> REQUIRED ACTION: Copy the records below exactly, leaving out every picture.

> RECORDS TO PROCESS:
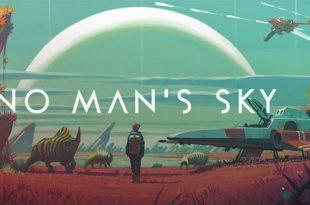 No Man's Sky guida trucchi videogioco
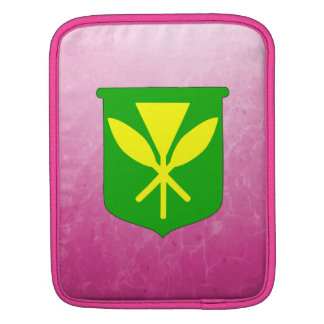 Kanaka Maoli Sleeves For iPads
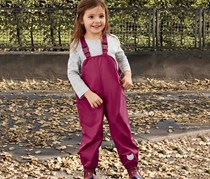 Girls Kids Thermo Overtrousers, Berry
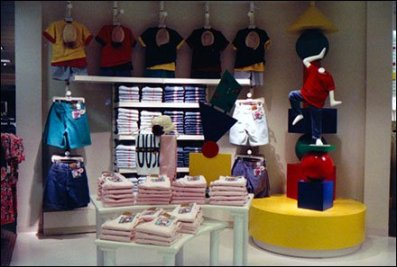 Macys Kids Department Fun 3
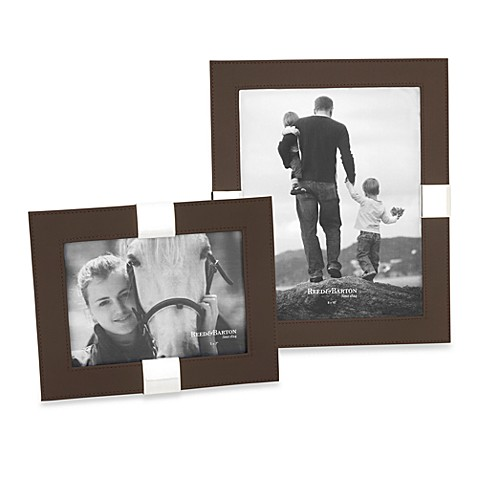 Reed and Barton®  Lago 8-Inch x 10-Inch Picture Frame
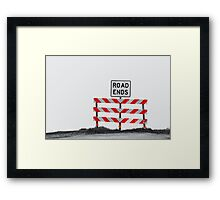 The End of The Road Framed Print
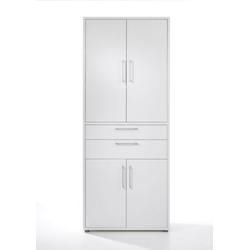 ebuy24 Regal, Mehrzweckregal Prisme Büro Aufbewahrung 4 Türen, 2 Schubladen wei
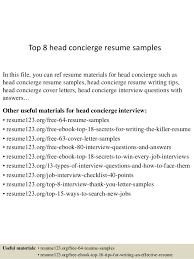 Objective Samples For Resumes by Download Concierge Resume Haadyaooverbayresort Com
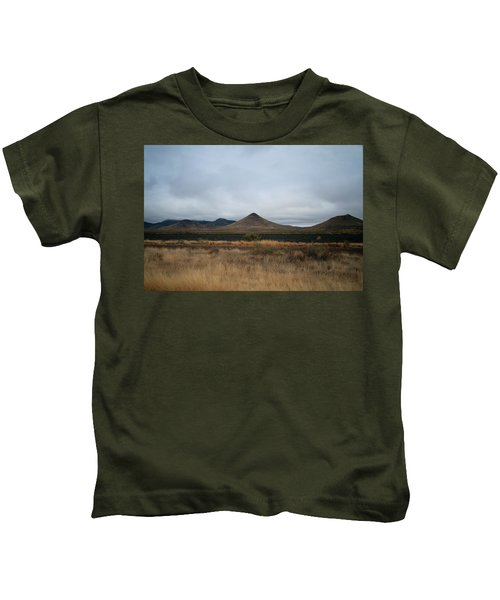 West Texas #2 Kids T-Shirt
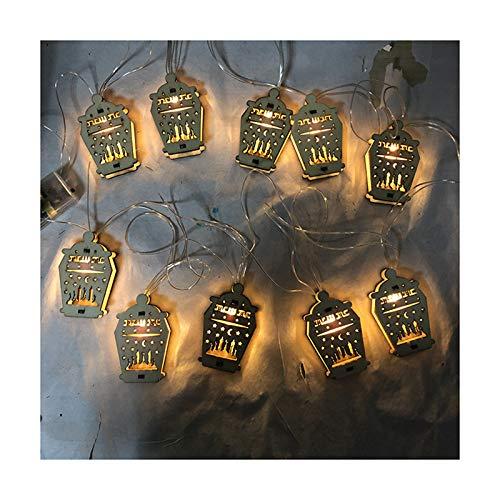 Hktec Eid Mubarak - Cuerda de madera para colgar Ramadán, festival, cadena de luces de luna y estrellas, 10 LED, impermeable, para casa, fiesta, jardín, patio, pasillo, decoración, modelos de pilas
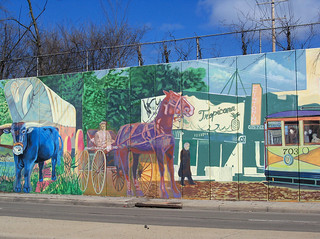 OH Columbus - Mural 125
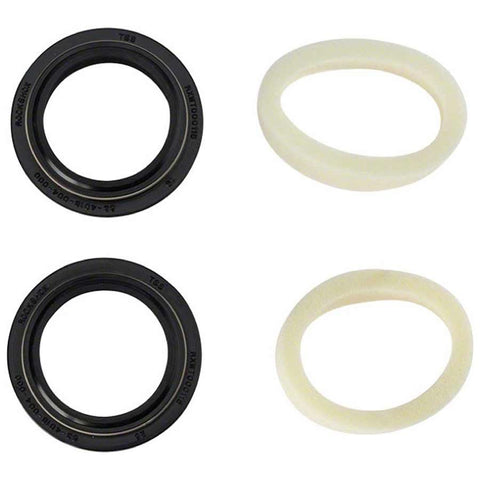Rockshox Dust Seals/Foam Rings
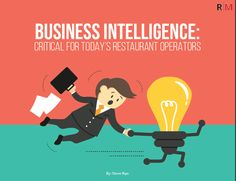 Download the #Business #Intelligence: Critical for Today's #Restaurant Operators #eBook!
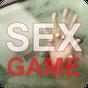 Yetişkinler 18 + Seks Oyunu  APK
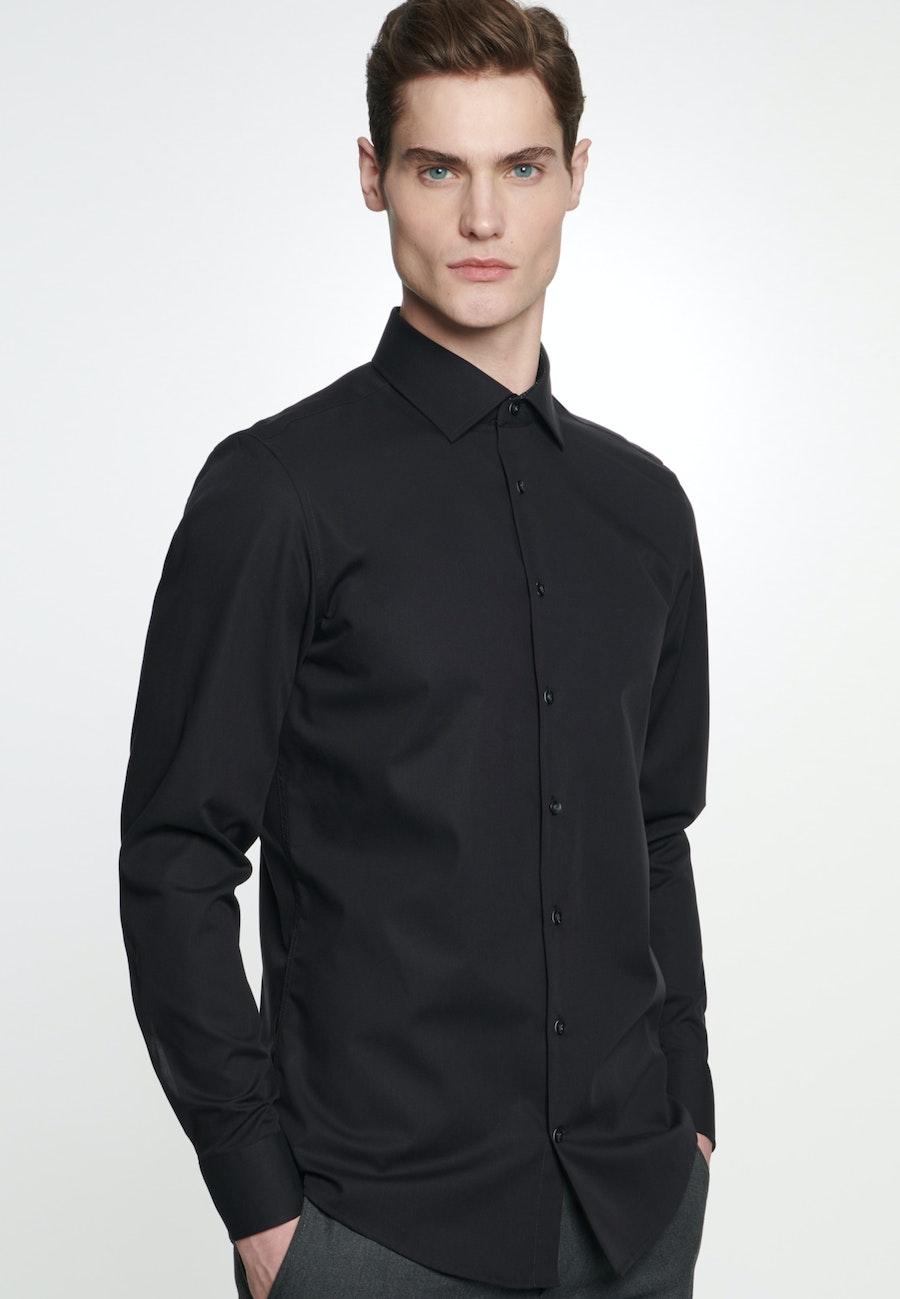 Non-iron Popeline Business Shirt in Slim with Kent-Collar in Black    Seidensticker Onlineshop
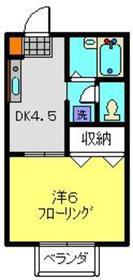 コート・ドゥ・ベール参番館1階Fの間取り画像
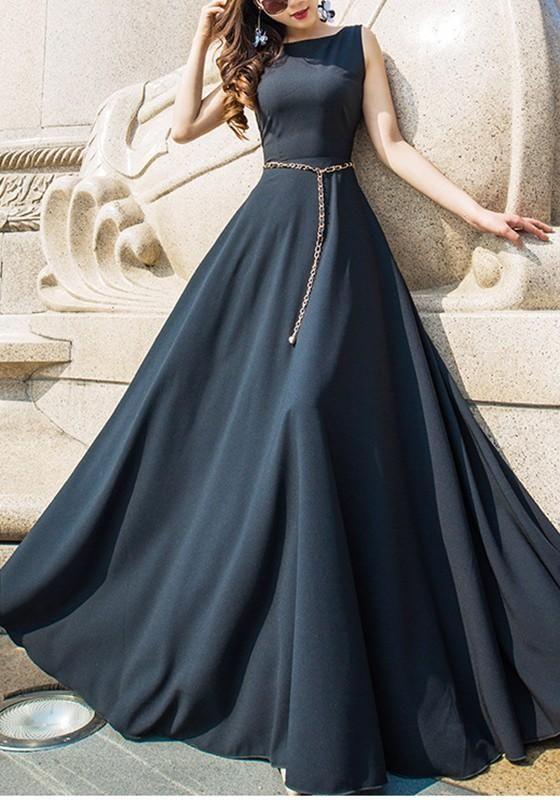 Black Round Neck Elegant Maxi Dress By Prom Dresses On Zibbet - Fashion Dresses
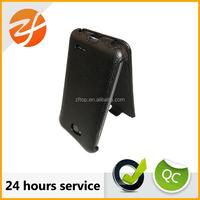 flip leather case for lenovo s6000,for lenovo s6000 case cover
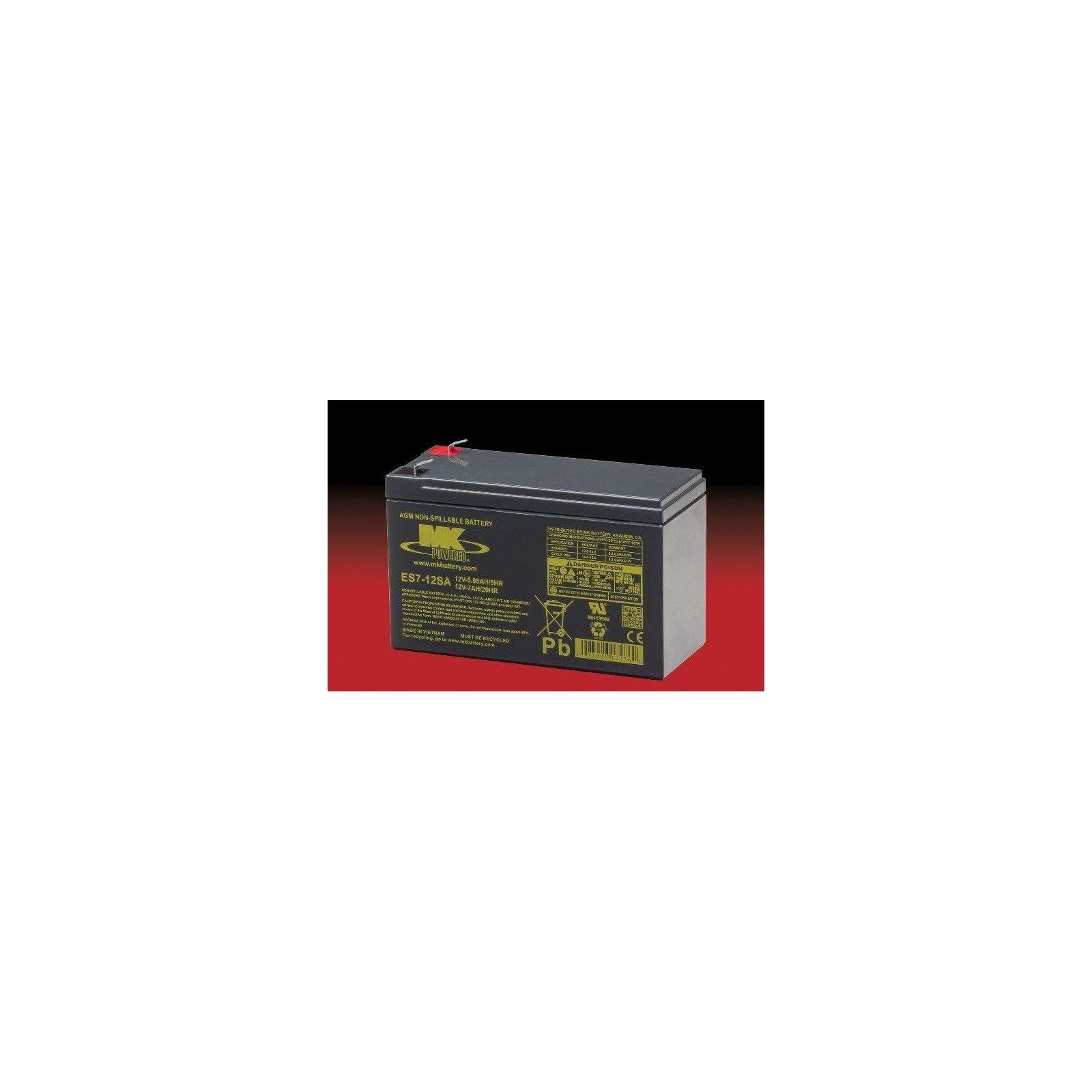 BATTERY VARTA LA105 12V 105AH 950A  - 1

> COMPLETED TASK:
 No Man's Sky guida trucchi videogioco
 Kanaka Maoli Sleeves For iPads
 Girls Kids Thermo Overtrousers, Berry
 Macys Kids Department Fun 3
 Reed and Barton®  Lago 8-Inch x 10-Inch Picture Frame
 The End of The Road Framed Print
 ebuy24 Regal, Mehrzweckregal Prisme Büro Aufbewahrung 4 Türen, 2 Schubladen wei
 Objective Samples For Resumes by Download Concierge Resume Haadyaooverbayresort Com
 West Texas #2 Kids T-Shirt
 Hktec Eid Mubarak - Cuerda de madera para colgar Ramadán, festival, cadena de luces de luna y estrellas, 10 LED, impermeable, para casa, fiesta, jardín, patio, pasillo, decoración, modelos de pilas
 OH Columbus - Mural 125
Rockshox Dust Seals/Foam Rings
 Download the #Business #Intelligence: Critical for Today's #Restaurant Operators #eBook!
 Yetişkinler 18 + Seks Oyunu  APK
 Non-iron Popeline Business Shirt in Slim with Kent-Collar in Black    Seidensticker Onlineshop
 コート・ドゥ・ベール参番館1階Fの間取り画像
 Black Round Neck Elegant Maxi Dress By Prom Dresses On Zibbet - Fashion Dresses
 flip leather case for lenovo s6000,for lenovo s6000 case cover
 BATTERY VARTA LA105 12V 105AH 950A  - 1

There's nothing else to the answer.